_ISTRUZIONI E REQUISITI:_
Riprenda il brano sull'incidente di Genova riportato di seguito e lo prosegua a partire dalla sua ultima frase.

_ESTRATTO SELEZIONATO:_
----------------------------------------

DI CARLO BERTANI
carlobertani.blogspot.it
Sembra una maledizione, eppure è e sarà soltanto rubricato come un “incidente sul lavoro”, quale – a rigor di logica – è. Non ci sono dietrologie da affrontare né misteriosi mandanti – anche se la “Messina” sembra coinvolta (ricordiamo la “Jolly Rosso”) in affari poco chiari sui litorali calabresi, dei quali si narrò qualche anno fa – sui quali poi scese il silenzio: era tutta colpa di un mercantile/passeggeri affondato da un U-Boot durante la Prima Guerra Mondiale. Così riferì l’allora ministro Prestigiacomo e tutti s’arresero all’evidenza dei fatti, ovvero che c’era un solo relitto al largo delle coste calabre: erano sei? E chi lo dice? Un pentito inaffidabile.
Ma torniamo a Genova.

----------------------------------------

_MATERIALE FORNITO:_
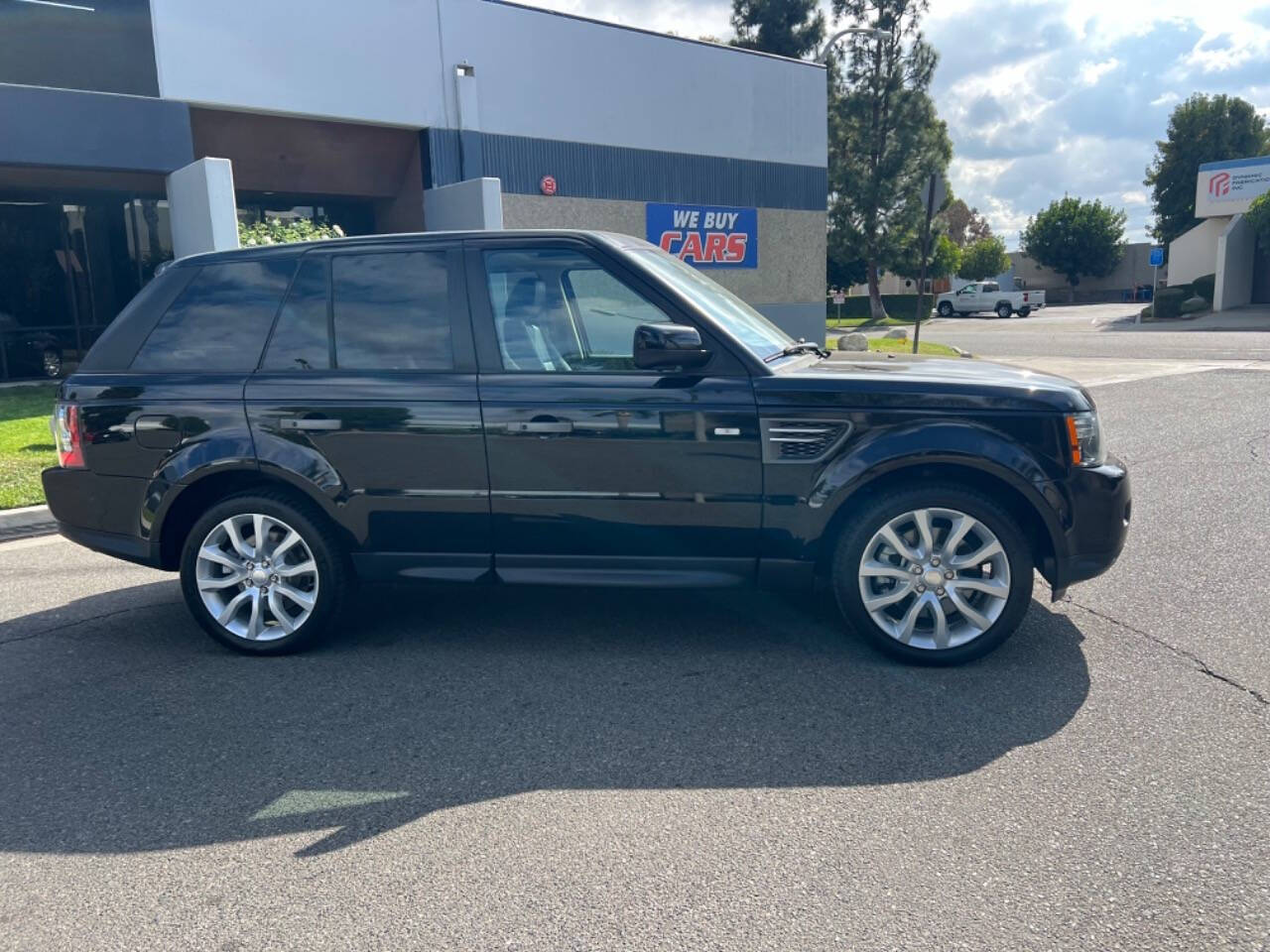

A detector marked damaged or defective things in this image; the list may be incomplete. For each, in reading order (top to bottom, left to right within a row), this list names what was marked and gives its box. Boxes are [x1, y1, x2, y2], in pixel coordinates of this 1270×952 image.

crack in asphalt [0, 599, 184, 654]
crack in asphalt [1067, 599, 1264, 710]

----------------------------------------

_IN RISPOSTA:_
Una nave parte a macchina indietro e deve fare, ovviamente, manovra invertendo il moto dell’elica per mettere la prua verso il mare aperto: è una nave da 74.000 tonnellate, mica una barchetta.
Dove lo fa?
A 100 metri dalla torre di controllo dei piloti. A quella distanza avviene il drammatico dialogo fra il comandante di un rimorchiatore ed il pilota a bordo della “Jolly Nero”, riportato dal “Secolo XIX”:
Dal rimorchiatore: “Non avete più acqua” (sta a significare “siete quasi a terra”)
Dalla Jolly: “Non ho la macchina”.
Qui, ci può essere un dubbio: o la macchina s’era (per misteriose ragioni) arrestata oppure, più probabilmente, l’invertitore di marcia non aveva “ingranato”.
L’invertitore di moto è un meccanismo che consente, mantenendo uguale il senso di rotazione del motore, d’invertire il senso di rotazione dell’elica: semplificando, la “marcia indietro”.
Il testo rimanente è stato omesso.